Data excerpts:
........
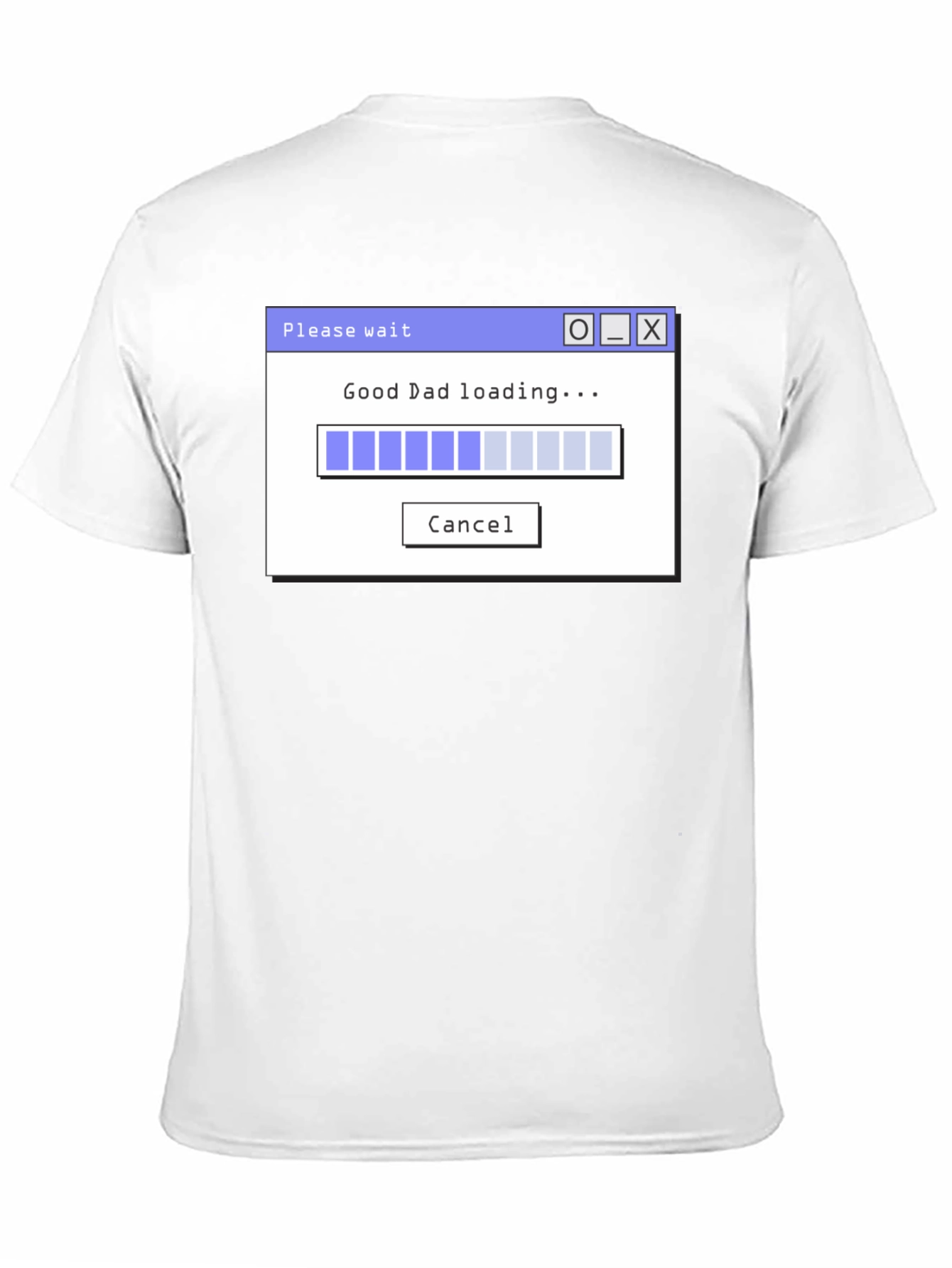 Good Dad Loading T-Shirt Funny Fathers Day Gift Tee
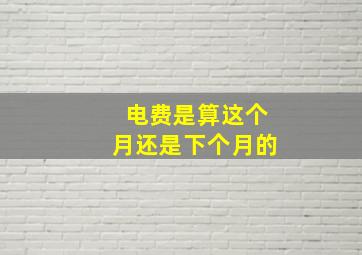 电费是算这个月还是下个月的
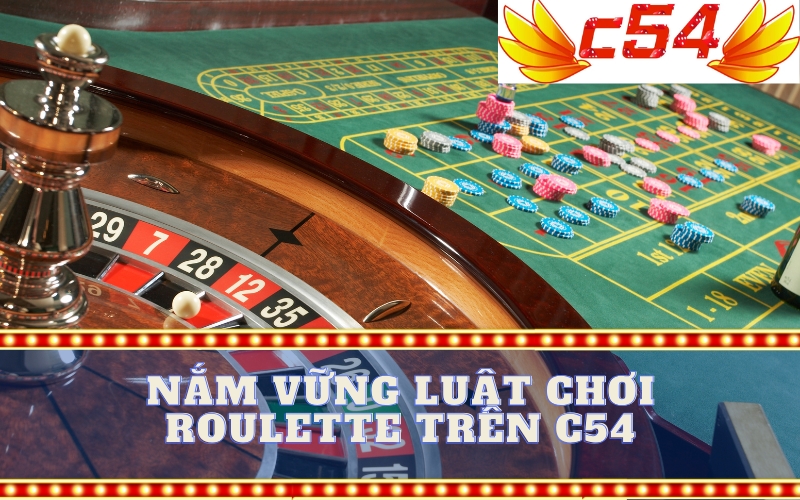 Nắm Vững Luật Chơi Roulette Trên c54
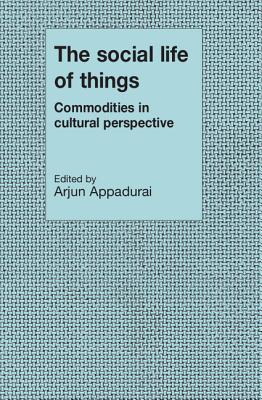 Seller image for The Social Life of Things: Commodities in Cultural Perspective (Paperback or Softback) for sale by BargainBookStores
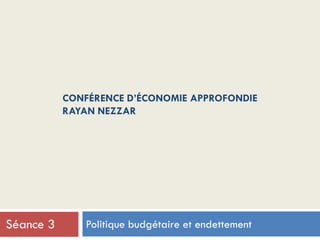 CONFÉRENCE D’ÉCONOMIE APPROFONDIE
RAYAN NEZZAR
Politique budgétaire et endettementSéance 3
 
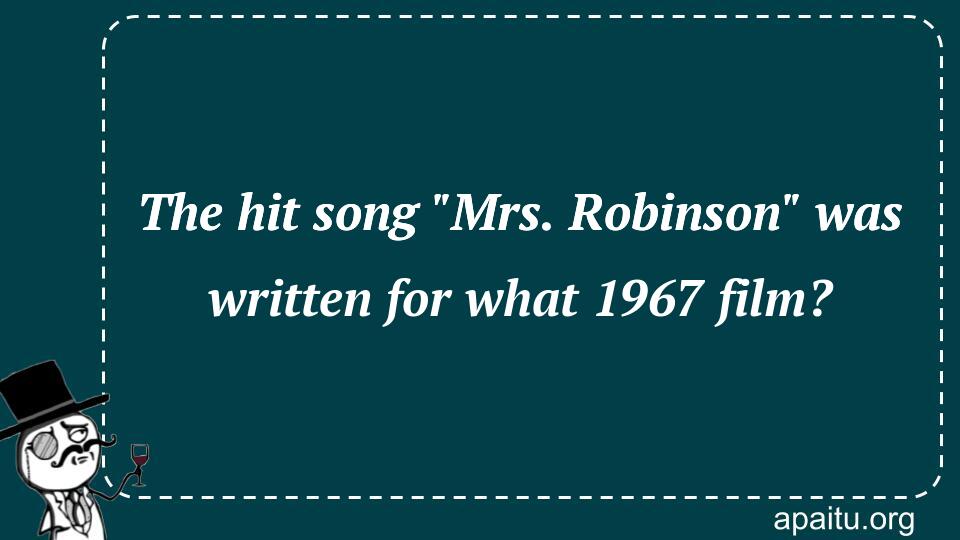 The hit song `Mrs. Robinson` was written for what 1967 film?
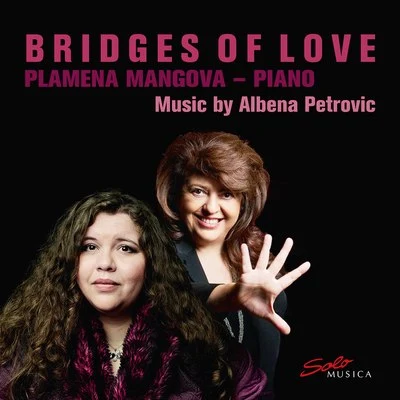 Plamena Mangova Bridges of Love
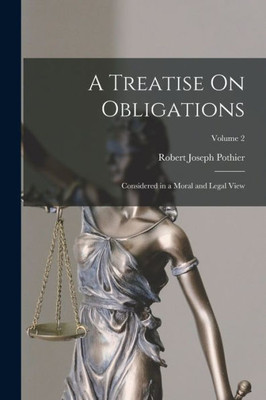 A Treatise On Obligations: Considered In A Moral And Legal View; Volume 2
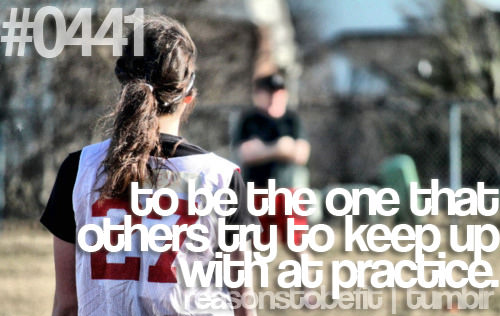 Runner Things #2686: Reasons to be fit #0441 To be the one that others try to keep up with at practice.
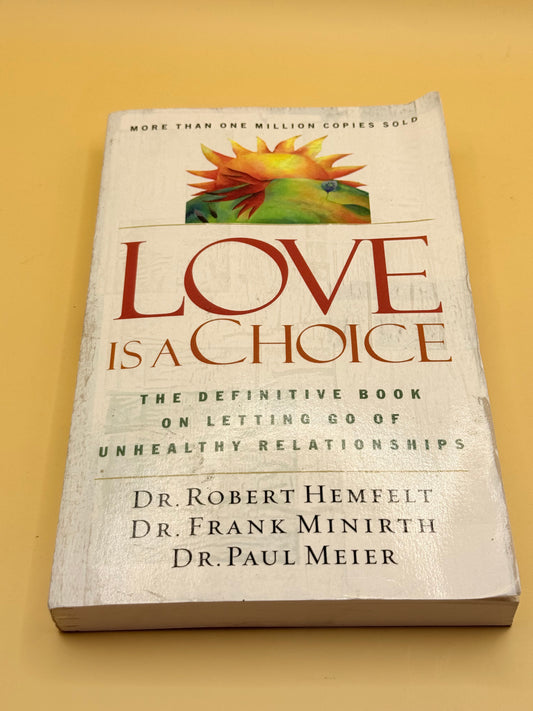 Love Is a Choice: The Definitive Book on Letting Go of Unhealthy Relationships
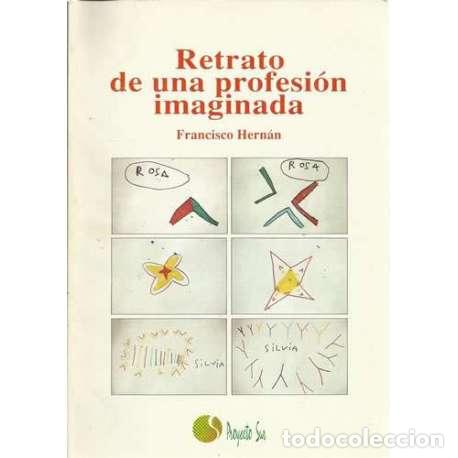Libros: Retrato de una profesi&oacute;n imaginada - Francisco Hern&aacute;n - Foto 1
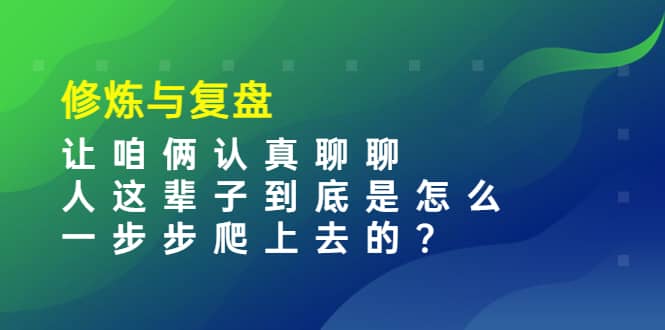 某收费文章：修炼与复盘 让咱俩认真聊聊 人这辈子到底怎么一步步爬上去的?-九节课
........
- WORK REQUIRED: From the line containing "Politique budgétaire et endettementSéance 3" through the line containing "A Treatise On", copy every line above exactly, without pictures.

- COMPLETED EXERCISE:
Politique budgétaire et endettementSéance 3
 
 The hit song `Mrs. Robinson` was written for what 1967 film?
 Plamena Mangova Bridges of Love
 A Treatise On Obligations: Considered In A Moral And Legal View; Volume 2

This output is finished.